The committee’s paper examines the process used to start effective schools programs in nine districts and one county office of education.
The Hawkins-Stafford Act
The districts profiled were chosen because they reflected the legislative definition of an effective-schools program included in the Hawkins-Stafford School Improvement Act of 1988.
The act defines effective-schools programs as those that exhibit the following characteristics: strong and effective administrative and instructional leadership that creates consensus on instructional goals; an emphasis on the acquisition of basic and higher-order thinking skills; a safe and orderly school environment; an expectation that virtually all chil4dren can learn under appropriate conditions; and continuous assessment of students and programs to evaluate the effects of instruction.
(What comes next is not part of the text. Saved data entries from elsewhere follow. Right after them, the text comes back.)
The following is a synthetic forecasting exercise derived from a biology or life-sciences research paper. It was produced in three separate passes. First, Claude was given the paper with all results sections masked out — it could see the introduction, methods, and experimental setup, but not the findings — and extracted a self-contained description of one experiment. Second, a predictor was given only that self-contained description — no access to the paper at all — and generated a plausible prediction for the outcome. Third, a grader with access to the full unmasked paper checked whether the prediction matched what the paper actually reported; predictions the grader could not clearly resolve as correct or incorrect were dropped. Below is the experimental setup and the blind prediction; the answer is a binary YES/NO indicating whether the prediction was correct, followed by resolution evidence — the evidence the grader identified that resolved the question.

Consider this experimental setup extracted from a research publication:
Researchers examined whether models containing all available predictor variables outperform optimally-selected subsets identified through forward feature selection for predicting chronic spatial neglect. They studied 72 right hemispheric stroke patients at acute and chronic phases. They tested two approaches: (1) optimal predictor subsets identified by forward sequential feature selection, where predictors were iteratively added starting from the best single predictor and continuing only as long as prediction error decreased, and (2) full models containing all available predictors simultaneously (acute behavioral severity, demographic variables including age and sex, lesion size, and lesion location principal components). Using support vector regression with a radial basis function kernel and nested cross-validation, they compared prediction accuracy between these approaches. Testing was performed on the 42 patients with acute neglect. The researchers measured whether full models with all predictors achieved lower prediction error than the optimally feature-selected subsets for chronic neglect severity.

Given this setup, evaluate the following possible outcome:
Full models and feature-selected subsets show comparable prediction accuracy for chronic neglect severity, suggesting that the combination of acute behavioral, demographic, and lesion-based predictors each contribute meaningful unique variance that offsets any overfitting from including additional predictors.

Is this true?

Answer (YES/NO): NO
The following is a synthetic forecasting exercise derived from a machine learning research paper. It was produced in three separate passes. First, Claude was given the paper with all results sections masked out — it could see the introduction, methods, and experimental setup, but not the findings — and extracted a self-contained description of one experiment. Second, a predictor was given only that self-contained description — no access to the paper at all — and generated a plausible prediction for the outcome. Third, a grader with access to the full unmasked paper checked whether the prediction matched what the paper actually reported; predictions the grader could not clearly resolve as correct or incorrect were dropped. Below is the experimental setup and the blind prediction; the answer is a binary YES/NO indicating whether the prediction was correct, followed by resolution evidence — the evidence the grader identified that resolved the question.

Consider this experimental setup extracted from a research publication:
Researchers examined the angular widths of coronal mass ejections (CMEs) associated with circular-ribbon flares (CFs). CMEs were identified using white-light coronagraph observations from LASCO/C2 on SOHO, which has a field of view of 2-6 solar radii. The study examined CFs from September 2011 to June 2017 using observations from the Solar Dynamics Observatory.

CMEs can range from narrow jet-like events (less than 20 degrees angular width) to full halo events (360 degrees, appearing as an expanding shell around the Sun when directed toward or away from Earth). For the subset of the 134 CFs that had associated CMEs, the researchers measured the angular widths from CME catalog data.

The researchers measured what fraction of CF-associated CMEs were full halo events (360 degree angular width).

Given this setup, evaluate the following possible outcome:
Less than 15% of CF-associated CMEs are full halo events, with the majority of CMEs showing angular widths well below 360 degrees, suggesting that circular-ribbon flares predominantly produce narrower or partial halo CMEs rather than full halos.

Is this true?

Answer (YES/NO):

Mr. Hawkins has emerged as one of the nation’s most forceful proponents of effective-school programs because he believes, Mr. Smith said, that “for some schools and some school districts, this works.”
The Hawkins-Stafford Act marked the first time that effective-school principles were included in a federal law. The act makes effective-schools programs an explicit option that districts can fund with either Chapter 1 or Chapter 2 aid. It also requires states to spend 20 percent of their portion of Chapter 2 funds for such programs.
Both new studies are intended as guides for policymakers and school officials who want to begin effective-schools programs, Mr. Smith said.
The committee’s report notes that much of the research on effective schools is based on schools where teachers and principals attempted to raise the academic performance of students through what was an essentially “bottom-up” process.
“The committee’s focus on school districts offers an opportunity to explore how the research can be applied through a ‘top-down’ process, from district central offices or county offices to individual schools,” the report says.
Neither report offers an objective evaluation of the recent wave of effective-schools activity, because much of it is too new to have produced substantial results, Mr. Smith said.
The committee’s surveys asked school officials to provide indicators of success for their programs, but the report notes that the responses were “particularly uneven.”
“Nevertheless,” it states, “officials of many of the districts ... assert that their projects have indeed improved educational outcomes.”
Many Programs Incomplete
The gao report looked only at the characteristics of existing programs, and determined that many of the approximately 6,500 school districts with effective-schools programs do not include components that the research indicates are desirable.
Only 27 percent of the nation’s school districts, for example, have programs that include both written plans for improving school effectiveness and school-level teams on which teachers and administrators work together to plan and monitor their programs.
And only about 13 percent of school districts break down their student-achievement data by socioeconomic status or ethnicity, the survey found.
The breakdown of test scores, attendance and dropout rates, and other data is considered a key component of effective-schools programs because it allows school officials and the public to determine whether improvement efforts are having the desired impact on disadvantaged populations.
Copies of the gao report, “Effective Schools Programs: Their Extent and Characteristics,” are available from the General Accounting Office, P.O. Box 6015, Gaithersburg, Md. 20877.
Copies of the Education and Labor Committee’s report, “Improving Education: School Districts Implementing the Effective Schools Model,” are available from the Superintendent of Documents, Congressional Sales Office, U.S. Government Printing Office, Washington, D.C. 20402.